Although the software shares most of its functionality between these two modes of operation, some functionality is available in only one mode or the other. Thus, installing Pathway Tools locally provides access to operations that are not available through the BioCyc.org web site. In addition, local installation is likely to speed up many operations because it eliminates network delays and the sharing of computer resources with other users. The main options that are available only via the desktop mode are PathoLogic (enabling the creation of new PGDBs) and editing of PGDBs. In addition, a number of operations, including some Omics analysis tools, are available only in desktop mode. On the other hand, some comparative genomics tools, the Advanced Query pages, and BLAST searching are available only via the web server. Future versions of Pathway Tools will include more functionality in web server mode. A full comparison of current differences can be found at http://biocyc.org/desktop-vs-web-mode.shtml.
How to learn more about the MetaCyc family
Publications describing new releases of MetaCyc, BioCyc, and EcoCyc occur every other year in the Nucleic Acids Research database issue (Caspi et al. 2010; Keseler et al. 2009). In addition, the web-based guides for MetaCyc, BioCyc, and EcoCyc provide more detailed information about the databases (Guide to the MetaCyc Database; Guide to the BioCyc database collection; Guide to the EcoCyc Database, http://biocyc.org/ecocyc/EcoCycUserGuide.shtml). A survey of Pathway Tools capabilities is available (Karp et al. 2010), as is a guide to using the Pathway Tools-based websites (How to Use a Pathway Tools Website, http://biocyc.org/PToolsWebsiteHowto.shtml).
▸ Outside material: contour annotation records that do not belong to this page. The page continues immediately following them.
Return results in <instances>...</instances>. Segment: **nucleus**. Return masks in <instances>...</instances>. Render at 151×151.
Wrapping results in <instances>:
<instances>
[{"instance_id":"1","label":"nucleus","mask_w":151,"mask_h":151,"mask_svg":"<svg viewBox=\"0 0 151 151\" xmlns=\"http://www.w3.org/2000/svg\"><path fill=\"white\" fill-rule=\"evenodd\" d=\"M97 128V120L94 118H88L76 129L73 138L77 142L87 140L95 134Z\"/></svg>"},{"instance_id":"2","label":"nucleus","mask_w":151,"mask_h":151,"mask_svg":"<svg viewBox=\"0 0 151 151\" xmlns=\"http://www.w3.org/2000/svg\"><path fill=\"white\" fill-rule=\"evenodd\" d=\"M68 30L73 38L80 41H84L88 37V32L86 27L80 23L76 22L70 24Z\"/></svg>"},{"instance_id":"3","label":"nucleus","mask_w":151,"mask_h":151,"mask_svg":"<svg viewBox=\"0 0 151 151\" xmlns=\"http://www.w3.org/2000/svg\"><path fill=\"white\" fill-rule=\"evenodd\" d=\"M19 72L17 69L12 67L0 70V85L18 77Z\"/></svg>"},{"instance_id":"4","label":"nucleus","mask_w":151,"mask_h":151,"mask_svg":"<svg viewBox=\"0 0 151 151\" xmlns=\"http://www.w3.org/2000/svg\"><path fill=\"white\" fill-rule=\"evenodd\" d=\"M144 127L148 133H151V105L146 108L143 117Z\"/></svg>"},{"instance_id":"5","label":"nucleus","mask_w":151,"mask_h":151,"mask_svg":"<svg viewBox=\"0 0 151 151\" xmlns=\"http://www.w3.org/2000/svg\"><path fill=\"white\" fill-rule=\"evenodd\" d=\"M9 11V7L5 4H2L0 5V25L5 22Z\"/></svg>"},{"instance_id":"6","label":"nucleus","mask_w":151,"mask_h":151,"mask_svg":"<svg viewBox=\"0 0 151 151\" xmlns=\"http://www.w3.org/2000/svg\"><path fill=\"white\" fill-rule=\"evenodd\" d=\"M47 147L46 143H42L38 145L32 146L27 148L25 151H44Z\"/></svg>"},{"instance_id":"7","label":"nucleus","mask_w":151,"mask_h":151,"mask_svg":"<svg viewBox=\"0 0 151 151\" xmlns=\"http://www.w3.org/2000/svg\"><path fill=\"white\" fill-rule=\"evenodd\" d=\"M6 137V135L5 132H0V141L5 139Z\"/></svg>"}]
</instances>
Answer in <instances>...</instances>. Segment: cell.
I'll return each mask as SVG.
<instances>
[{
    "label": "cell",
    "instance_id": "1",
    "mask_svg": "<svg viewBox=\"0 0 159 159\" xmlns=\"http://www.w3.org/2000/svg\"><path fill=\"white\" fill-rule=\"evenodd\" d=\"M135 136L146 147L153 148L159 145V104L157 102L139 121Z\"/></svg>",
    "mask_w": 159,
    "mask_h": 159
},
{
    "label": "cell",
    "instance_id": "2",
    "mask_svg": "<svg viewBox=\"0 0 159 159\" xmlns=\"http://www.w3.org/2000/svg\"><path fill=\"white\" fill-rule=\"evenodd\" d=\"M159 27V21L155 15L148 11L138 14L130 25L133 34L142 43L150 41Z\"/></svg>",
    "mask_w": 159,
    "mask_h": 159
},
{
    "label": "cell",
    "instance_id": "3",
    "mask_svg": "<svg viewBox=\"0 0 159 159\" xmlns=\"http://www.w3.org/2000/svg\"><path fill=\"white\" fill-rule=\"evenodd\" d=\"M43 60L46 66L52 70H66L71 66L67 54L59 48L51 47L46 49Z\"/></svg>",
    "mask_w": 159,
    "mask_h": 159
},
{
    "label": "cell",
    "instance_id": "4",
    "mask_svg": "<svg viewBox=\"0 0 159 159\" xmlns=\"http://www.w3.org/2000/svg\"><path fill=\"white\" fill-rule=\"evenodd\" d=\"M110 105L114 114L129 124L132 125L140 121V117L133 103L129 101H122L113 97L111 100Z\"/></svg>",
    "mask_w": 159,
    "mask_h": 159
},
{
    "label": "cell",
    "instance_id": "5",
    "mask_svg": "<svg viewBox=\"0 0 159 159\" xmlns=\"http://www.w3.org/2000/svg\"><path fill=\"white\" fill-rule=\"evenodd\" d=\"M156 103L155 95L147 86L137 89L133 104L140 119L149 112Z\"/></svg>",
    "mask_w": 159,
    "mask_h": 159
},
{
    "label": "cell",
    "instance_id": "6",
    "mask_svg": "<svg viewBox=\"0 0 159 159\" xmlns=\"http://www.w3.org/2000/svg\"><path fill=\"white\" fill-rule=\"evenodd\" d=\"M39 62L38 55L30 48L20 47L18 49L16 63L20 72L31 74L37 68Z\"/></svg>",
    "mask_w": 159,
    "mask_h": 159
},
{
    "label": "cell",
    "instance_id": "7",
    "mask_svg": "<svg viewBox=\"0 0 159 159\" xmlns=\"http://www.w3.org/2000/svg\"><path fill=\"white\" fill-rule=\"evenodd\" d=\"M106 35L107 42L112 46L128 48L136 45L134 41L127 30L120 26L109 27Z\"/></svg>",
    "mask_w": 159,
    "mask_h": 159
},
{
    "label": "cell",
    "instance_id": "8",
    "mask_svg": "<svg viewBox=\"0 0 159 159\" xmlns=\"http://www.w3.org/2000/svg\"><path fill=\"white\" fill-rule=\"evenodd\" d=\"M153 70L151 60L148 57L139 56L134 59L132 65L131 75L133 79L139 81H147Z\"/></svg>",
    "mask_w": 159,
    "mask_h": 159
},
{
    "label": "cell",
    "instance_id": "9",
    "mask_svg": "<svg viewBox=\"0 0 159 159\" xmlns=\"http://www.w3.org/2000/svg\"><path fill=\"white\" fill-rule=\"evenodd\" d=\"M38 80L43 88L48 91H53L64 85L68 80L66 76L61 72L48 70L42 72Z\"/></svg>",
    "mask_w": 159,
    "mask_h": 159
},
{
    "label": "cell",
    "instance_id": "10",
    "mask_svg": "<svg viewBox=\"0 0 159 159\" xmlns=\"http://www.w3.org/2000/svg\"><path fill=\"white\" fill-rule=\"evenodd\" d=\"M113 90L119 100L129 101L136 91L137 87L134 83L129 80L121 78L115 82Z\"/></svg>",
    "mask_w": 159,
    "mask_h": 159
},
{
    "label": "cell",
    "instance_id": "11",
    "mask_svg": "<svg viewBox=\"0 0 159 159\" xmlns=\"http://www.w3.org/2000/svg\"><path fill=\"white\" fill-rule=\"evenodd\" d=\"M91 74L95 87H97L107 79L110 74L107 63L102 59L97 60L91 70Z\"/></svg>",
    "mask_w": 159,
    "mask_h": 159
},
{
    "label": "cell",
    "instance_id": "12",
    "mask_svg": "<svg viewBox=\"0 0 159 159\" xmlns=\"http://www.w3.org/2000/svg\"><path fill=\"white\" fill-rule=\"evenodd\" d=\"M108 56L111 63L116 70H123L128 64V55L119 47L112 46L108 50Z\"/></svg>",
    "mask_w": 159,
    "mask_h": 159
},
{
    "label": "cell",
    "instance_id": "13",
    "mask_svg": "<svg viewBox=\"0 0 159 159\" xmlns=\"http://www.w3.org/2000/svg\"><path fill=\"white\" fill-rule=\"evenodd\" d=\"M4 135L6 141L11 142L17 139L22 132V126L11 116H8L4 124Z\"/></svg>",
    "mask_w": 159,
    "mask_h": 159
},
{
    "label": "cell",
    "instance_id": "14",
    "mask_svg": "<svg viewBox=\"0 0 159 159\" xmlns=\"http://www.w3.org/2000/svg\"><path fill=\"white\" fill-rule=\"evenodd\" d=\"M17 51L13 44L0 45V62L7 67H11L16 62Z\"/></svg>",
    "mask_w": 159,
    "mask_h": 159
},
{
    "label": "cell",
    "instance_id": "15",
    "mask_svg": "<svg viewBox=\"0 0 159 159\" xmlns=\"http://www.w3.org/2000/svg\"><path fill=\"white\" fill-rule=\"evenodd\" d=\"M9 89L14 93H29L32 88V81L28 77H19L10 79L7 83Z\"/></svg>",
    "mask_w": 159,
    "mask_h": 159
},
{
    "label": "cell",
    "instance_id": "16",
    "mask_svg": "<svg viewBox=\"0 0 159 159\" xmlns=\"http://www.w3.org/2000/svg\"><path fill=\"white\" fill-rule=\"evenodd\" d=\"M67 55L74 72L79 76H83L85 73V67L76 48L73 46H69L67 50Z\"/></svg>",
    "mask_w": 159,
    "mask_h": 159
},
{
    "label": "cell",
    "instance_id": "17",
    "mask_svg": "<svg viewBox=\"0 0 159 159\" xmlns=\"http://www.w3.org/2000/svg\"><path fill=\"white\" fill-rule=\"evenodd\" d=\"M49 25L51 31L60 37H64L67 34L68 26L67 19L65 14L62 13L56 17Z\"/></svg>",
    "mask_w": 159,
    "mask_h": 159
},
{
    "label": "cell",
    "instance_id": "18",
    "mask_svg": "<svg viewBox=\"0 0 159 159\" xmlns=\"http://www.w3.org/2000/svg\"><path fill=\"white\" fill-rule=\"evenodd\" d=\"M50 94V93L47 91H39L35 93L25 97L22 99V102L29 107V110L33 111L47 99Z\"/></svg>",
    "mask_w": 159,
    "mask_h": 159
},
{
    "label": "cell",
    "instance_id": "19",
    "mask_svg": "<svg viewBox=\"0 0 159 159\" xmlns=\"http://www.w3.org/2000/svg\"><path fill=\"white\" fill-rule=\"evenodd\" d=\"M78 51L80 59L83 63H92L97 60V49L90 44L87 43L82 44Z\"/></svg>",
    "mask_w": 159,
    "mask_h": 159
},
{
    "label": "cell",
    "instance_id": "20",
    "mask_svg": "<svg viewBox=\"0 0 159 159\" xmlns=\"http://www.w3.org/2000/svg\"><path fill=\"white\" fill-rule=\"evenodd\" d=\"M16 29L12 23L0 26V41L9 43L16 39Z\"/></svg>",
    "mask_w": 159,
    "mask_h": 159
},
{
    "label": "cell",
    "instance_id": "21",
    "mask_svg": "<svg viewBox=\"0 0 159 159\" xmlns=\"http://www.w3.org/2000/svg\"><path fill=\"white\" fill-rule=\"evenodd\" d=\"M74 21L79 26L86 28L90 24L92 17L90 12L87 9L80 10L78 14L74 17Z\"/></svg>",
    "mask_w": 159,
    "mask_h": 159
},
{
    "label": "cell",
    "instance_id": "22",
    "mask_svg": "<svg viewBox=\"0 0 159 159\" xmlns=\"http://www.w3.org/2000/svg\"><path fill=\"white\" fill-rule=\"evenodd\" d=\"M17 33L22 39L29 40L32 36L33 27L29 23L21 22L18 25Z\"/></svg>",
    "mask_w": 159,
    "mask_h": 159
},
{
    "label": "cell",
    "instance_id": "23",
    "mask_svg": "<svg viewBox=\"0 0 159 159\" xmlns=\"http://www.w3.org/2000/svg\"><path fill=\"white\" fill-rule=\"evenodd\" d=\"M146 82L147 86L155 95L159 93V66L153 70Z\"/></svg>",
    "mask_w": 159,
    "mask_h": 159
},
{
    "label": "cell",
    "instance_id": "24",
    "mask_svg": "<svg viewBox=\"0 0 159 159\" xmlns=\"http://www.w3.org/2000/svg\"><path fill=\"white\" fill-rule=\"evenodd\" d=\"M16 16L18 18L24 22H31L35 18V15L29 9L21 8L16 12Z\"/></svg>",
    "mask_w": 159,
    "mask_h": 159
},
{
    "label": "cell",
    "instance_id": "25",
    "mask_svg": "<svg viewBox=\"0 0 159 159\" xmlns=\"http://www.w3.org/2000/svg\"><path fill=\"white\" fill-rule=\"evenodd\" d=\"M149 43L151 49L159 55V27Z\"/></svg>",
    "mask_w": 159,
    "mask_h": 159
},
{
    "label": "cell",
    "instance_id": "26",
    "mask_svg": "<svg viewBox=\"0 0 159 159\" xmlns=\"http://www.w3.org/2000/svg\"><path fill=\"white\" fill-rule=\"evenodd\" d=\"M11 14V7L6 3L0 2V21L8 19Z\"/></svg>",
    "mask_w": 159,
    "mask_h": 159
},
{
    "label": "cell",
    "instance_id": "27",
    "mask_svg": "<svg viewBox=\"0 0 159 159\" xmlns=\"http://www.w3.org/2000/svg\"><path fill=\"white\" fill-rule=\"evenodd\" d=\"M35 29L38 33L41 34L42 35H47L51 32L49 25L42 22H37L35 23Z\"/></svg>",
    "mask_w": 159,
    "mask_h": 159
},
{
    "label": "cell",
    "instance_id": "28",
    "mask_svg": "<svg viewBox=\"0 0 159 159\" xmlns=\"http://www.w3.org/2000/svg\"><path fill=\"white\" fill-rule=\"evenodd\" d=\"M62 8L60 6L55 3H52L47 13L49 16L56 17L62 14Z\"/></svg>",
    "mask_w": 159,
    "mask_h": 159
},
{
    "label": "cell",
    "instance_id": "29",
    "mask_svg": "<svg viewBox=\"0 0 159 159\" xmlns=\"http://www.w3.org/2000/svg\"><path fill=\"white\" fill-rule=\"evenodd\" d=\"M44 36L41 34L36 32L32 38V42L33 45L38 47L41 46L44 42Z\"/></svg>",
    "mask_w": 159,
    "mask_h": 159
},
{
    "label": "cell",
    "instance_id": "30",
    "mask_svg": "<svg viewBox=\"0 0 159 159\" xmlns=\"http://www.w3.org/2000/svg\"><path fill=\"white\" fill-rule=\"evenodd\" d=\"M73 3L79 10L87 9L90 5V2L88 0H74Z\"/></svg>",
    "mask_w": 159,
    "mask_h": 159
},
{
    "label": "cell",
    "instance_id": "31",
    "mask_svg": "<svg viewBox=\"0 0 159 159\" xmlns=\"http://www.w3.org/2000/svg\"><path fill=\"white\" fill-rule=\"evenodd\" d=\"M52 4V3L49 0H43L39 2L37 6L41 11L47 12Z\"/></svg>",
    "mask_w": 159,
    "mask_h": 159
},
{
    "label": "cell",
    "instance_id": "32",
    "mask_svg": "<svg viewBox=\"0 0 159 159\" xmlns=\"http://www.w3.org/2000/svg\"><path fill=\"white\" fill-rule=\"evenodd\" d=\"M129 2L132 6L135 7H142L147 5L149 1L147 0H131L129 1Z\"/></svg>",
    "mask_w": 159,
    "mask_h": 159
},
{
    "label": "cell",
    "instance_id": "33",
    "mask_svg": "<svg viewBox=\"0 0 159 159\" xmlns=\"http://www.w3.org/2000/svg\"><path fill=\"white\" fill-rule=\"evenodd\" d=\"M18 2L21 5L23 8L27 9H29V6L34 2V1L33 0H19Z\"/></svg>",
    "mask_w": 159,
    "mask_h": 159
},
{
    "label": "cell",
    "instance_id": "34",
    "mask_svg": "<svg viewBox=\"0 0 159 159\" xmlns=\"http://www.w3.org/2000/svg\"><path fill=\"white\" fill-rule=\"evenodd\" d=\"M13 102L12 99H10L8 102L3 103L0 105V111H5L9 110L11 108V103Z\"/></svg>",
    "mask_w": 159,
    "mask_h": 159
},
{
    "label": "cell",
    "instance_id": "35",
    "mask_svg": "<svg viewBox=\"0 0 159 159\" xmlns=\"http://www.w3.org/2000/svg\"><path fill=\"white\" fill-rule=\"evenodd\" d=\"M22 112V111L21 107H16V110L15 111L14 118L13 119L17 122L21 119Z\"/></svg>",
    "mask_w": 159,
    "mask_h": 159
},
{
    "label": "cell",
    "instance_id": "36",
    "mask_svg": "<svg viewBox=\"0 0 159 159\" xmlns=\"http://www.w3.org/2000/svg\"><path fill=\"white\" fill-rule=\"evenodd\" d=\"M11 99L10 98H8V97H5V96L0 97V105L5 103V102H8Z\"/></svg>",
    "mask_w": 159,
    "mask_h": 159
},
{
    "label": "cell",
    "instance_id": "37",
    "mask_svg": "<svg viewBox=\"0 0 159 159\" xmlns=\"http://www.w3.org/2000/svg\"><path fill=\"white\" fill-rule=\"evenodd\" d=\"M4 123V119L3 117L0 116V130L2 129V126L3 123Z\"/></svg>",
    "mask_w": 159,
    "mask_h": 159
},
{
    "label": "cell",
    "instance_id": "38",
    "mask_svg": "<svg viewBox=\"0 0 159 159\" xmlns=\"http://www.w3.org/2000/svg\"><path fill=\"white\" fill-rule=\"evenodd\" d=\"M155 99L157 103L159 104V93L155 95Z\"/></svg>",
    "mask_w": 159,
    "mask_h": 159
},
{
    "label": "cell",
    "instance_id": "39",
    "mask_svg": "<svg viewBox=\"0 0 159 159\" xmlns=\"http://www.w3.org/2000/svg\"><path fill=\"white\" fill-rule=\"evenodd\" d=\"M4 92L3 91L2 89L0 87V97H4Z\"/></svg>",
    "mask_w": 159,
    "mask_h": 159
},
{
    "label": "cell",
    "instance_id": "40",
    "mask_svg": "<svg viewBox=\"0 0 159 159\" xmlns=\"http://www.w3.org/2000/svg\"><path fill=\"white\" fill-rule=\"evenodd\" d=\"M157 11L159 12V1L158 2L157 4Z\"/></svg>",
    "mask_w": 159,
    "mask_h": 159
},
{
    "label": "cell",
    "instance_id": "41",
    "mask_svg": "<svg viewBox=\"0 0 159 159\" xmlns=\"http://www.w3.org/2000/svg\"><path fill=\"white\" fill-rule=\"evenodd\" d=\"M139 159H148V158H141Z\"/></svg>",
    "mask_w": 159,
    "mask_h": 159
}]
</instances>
Tutorial videos on how to use the MetaCyc family of databases and Pathway Tools-based web sites can be downloaded from our web site (BioCyc webinars, http://biocyc.org/webinar.shtml).
Recent years have seen a dramatic increase in the number of publicly available metabolic databases, from a handful in the mid-1990s to several thousand today. Many of these databases are generated automatically via software pipelines, resulting in distinct families of databases. The main families are MetaCyc, KEGG, Model SEED, Reactome, and BiGG. The different database families offer different functionalities—for example, the ability to annotate or curate the databases, the availability of different query and analysis options, or the ability to create new custom databases. In this review, we focused on the MetaCyc family, which contains well over one thousand databases, including highly curated model organism databases for Escherichia coli, Saccharomyces cerevisiae, Mus musculus, and Arabidopsis thaliana. Many of the databases in the MetaCyc family were created by scientists, rather than by the SRI developers of the software. The Pathway Tools software, which supports these databases, offers a range of software tools for querying and visualizing metabolic networks, as well as for analysis of gene expression and metabolomics data, including visualization of those datasets on metabolic network diagrams, and analysis of over-representation of gene and metabolite sets. The MetaCyc family databases are available through a number of web sites around the world, including a collection of more than 1,000 databases at BioCyc.org.
The projects described were supported by award numbers GM75742 and GM080746 from the National Institute of General Medical Sciences. The content is solely the responsibility of the authors and does not necessarily represent the official views of the National Institute of General Medical Sciences or the National Institutes of Health.